Thursday, September 25, 2008

First RopeWalk Reading of the Semester

So I’ve had almost four official weeks of SIR interning. I’ve learned how to log submissions, make posters, and how not to make a program. And now I’m writing my first blog. It’s all been rather exciting and educational. I look forward to seeing what the rest of the semester brings.

We had the first installment of our RopeWalk Reading Series, one Holly Goddard Jones, author of the upcoming Girl Trouble from Harper Perennial last Thursday. An interesting turn of events (read illness) led to Jones teaching my Techniques of Creative Writing: Child Narrator class and it was one of the best experience of the rare "college substitute teacher day" that I’ve had. Fresh from her car trip all the way here, she jumped right in and led a great discussion about the importance of point of view and voice. It was excellent. Not only did we get to attend a reception to hear her talk about her writing and go to her reading later on, we also got the added pleasure of seeing how she teaches. Overall, I’d say it was a great way to start out the reading series.

Hacked by Dickens!

I'm taking advantage of the fact that I still have blog access, a fact that Mitchell (aka RM, according to some of his recent blog activity) has inadvertently pointed out to me by asking for my blog help, and which I'm not 100% certain he wants me taking advantage of. But what's he gonna do, fire me?

Exactly.

I'm here in Greensboro, mid-semester or not quite, getting into the groove of MFA life at UNCG. To anyone interested in applying to the program here, know that it's a good one to get things done in. The program is really set up in a way that allows one time to sit around reading and writing and thinking and searching with a metal detector for abandoned Confederate gold, or at least that's the case for me, and in this particular semester. I do know other first years who have RAs (that's Research Assistantships to you noobs) doing horrible things like answering the incessantly ringing phones in the graduate office or grading papers for classes of like four thousand students--but who cares about them. I've got this cush job in the English office where occasionally the phone rings and I have the option of ignoring it if I'm really doing some hard thinking, or of picking it up to see what department they were actually trying to call (in many cases, they are actually trying to reach the Greensboro unemployment office. Go figure that one out.). The remainder is updating the MFA and Greensboro Review web sites, because someone leaked to them that I have some experience in that area.
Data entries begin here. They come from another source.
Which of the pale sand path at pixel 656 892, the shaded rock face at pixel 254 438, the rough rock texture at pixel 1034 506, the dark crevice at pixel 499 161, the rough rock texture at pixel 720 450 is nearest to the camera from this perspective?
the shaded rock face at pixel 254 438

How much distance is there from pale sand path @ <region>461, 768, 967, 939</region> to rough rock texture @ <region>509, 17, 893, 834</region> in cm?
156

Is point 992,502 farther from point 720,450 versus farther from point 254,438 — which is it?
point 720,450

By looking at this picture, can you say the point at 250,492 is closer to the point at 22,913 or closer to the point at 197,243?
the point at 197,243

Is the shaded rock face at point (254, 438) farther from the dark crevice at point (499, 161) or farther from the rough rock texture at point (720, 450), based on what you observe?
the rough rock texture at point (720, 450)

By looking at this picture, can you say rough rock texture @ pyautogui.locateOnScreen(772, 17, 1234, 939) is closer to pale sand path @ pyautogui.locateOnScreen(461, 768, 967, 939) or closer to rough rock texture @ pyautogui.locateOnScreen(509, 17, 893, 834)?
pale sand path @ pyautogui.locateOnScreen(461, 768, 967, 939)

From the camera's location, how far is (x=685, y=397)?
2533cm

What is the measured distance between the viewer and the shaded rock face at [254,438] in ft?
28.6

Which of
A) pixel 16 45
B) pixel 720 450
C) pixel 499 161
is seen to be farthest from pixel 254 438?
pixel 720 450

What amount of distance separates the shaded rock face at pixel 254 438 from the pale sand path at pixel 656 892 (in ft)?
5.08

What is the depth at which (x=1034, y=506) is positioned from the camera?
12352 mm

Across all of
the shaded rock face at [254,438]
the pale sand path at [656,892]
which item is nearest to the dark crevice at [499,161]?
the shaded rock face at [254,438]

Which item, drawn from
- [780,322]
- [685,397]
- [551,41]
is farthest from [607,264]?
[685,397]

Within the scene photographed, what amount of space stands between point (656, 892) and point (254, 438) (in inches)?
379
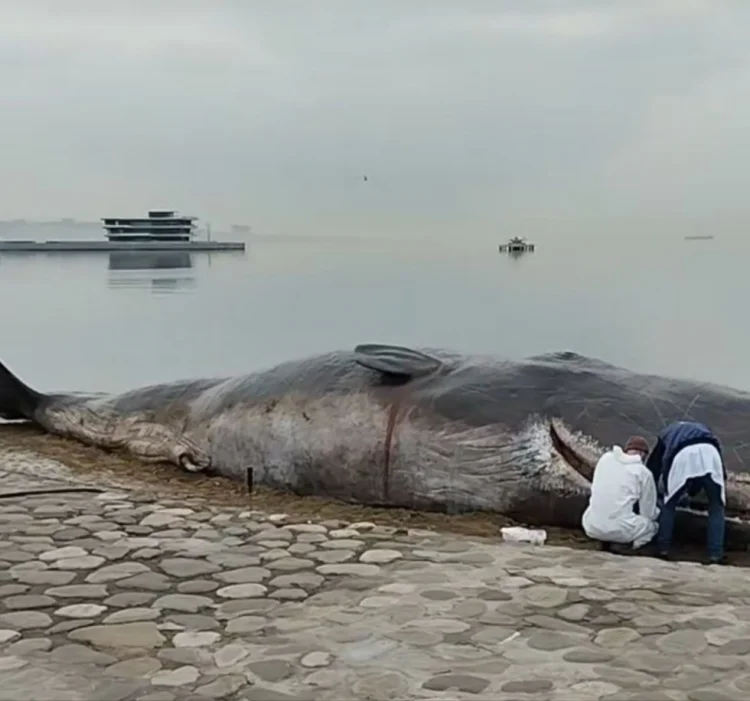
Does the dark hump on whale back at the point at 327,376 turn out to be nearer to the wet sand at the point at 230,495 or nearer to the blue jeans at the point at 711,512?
the wet sand at the point at 230,495

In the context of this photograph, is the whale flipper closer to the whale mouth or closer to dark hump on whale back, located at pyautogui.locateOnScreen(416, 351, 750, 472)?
dark hump on whale back, located at pyautogui.locateOnScreen(416, 351, 750, 472)

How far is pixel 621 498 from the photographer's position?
9.05 metres

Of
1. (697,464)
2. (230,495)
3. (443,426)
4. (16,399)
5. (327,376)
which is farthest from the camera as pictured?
(16,399)

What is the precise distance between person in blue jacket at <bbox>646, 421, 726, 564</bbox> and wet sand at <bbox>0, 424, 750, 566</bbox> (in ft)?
0.57

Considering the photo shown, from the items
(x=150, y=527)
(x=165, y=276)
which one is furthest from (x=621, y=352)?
(x=165, y=276)

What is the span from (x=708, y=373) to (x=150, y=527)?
3001 centimetres

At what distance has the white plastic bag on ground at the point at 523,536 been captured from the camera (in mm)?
8930

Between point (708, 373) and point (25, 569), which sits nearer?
point (25, 569)

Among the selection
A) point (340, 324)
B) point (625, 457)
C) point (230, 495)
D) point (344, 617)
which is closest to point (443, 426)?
point (625, 457)

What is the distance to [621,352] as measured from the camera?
139 feet

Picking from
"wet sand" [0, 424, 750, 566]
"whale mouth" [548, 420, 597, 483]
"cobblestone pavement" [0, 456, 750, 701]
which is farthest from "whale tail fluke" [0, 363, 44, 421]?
"whale mouth" [548, 420, 597, 483]

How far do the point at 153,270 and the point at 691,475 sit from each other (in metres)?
141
I'm taking a class on Publishing, as well as Structure of Fiction and Fiction Workshop--all great classes that take place in the same building on the same floor and two of which are even in the same room at roughly the same time, so it's tough to get confused, though I have managed it.

But there are also nights when you will still be up at 3am dealing with a cast of characters of your own creation who need to do something other than stand in a circle on a street talking to each other.

UPDATE: Ron hacked my hack and posted this before I was finished writing/editing it. Foiled again!